As other have mentioned the idea was already out there and other countries were already moving towards it with their designs. There's also the national prestige question. The Royal Navy had a reputation to keep up, and unlike with La Gloire where they could quickly answer with the much more advanced HMS Warrior here at best they'd merely be able to come up with something similar and look like they were following others so better to take the lead IMO. Plus with being able to build it in under a year thanks to building up a store or material and prefabricating parts before officially laying down the keel it also gave them the wow factor of coming out with something revolutionary and in such a short time.
 
As other have mentioned the idea was already out there and other countries were already moving towards it with their designs. There's also the national prestige question. The Royal Navy had a reputation to keep up, and unlike with La Gloire where they could quickly answer with the much more advanced HMS Warrior here at best they'd merely be able to come up with something similar and look like they were following others so better to take the lead IMO. Plus with being able to build it in under a year thanks to building up a store or material and prefabricating parts before officially laying down the keel it also gave them the wow factor of coming out with something revolutionary and in such a short time.

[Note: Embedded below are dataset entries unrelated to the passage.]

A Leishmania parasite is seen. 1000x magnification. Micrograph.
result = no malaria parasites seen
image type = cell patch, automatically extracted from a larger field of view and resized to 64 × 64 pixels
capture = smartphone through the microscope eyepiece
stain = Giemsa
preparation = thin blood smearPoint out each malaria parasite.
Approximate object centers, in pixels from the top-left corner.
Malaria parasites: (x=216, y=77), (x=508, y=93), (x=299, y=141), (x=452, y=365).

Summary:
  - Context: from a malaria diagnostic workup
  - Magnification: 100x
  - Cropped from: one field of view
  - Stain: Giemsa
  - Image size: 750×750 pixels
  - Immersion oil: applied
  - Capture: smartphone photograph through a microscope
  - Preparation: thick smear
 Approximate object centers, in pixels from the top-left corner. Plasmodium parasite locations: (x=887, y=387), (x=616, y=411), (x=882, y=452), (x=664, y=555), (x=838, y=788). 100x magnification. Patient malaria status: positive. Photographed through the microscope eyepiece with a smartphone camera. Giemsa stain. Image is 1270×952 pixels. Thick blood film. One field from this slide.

Thru out the late 19th century the Royal Navy often let other nations take the technological point on maritime advances. Their private shipyards, namely Vickers and Armstrong, frequently produced designs for foreign nations that were better than those they built for the RN.
 
Whilst tirelessly revising for my history A-level, I came across many claims that Britain inadvertently weakened its own position in the naval race with Germany by launching HMS Dreadnought.

Now I could see their inital position, as it made their massive numerical advantage in Pre-dreadnoughts irrelevant, but I fail to see how it would quite measure up. I mean, Japan had already begun building Satsuma and the USN had designed USS South Carolina and USS Michigan so surely someone else that Britain cared about would catch on?

Would Britain really have been better off having Fischer fall down the stairs before 1906? Or did the inital head start benefit the Royal Navy in the long run?

Admiral Fisher was also a fan of the Submarine and the power of the torpedo. He forsaw the end of the battleship era before most other people.

In a way the dreadnought was an admission that the old battleship era was over and was perhaps a gamble to persuade the rest of the world that the cost of such large manpower intensive ships would be prohibitive.

Maybe a mass fleet of destroyers, submarines, minelayers and minesweepers backed by large numbers of cruisers would have been more useful than a fleet of over 30 dreadnoughts by 1917.

I think it's unfair to blame Fisher for weakening Britain's position. Without him the Royal Navy would have been defeated in WW1.